Con el corazón acelerado, como si estuviera cometiendo algún delito, se acercó sigilosamente al cubo de basura de la habitación, y, al abrirlo, descubrió un pañuelo arrugado que parecía envolver algo. El olor peculiar que había sentido en la habitación se intensificó.

Las pupilas de Elena se dilataron al darse cuenta de lo que sucedía. Con rapidez, se encaminó al vestidor, tomó un pequeño bolso y un par de lápices de cejas de la mesilla.

Al regresar a la habitación, con ayuda de los lápices, sacó el pañuelo arrugado del cubo, guardándolo discretamente en el bolso, justo en el momento en el que el sonido del agua cesó, por lo que, sin tiempo para esconderse, dejó el bolso discretamente sobre el sofá.

Un momento después, la puerta del baño se abrió, y Miguel salió envuelto en una bata, secándose el cabello con una toalla. La bata estaba ligeramente desabrochada, dejando ver como unas gotas de agua resbalaban por su torso, delineando su musculatura, antes de desaparecer entre los pliegues de la tela.

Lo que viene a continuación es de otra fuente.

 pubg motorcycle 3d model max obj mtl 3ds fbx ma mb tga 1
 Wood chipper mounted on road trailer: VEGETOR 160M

Miguel se ejercitaba regularmente, y su cuerpo, de por sí esbelto, sumado a su disciplina, hacía que su físico fuera envidiable; una visión que había dejado asombrados tanto a hombres como a mujeres en sus noches de baile en el club.

Elena sintió su corazón acelerarse de nuevo, mientras su respiración se volvía errática. No sabía si era por la tensión del momento, o si se debía al efecto del sedante que aún no se había disipado por completo.

—¿Qué haces? —preguntó Miguel, deteniendo el movimiento de la toalla, con la mirada fija sobre ella, antes de que su atención se centrara en el bolso que reposaba en el sofá.

Siguiendo su mirada, Elena hizo un esfuerzo por mantener la calma.

—Ah, este bolso es una edición limitada. María siempre ha querido uno igual, y, y que lo encontré, pensé en regalárselo.

El silencio de Miguel se alargó, y cada segundo se convirtió en una agonía para Elena, mientras sentía su corazón latir desbocado.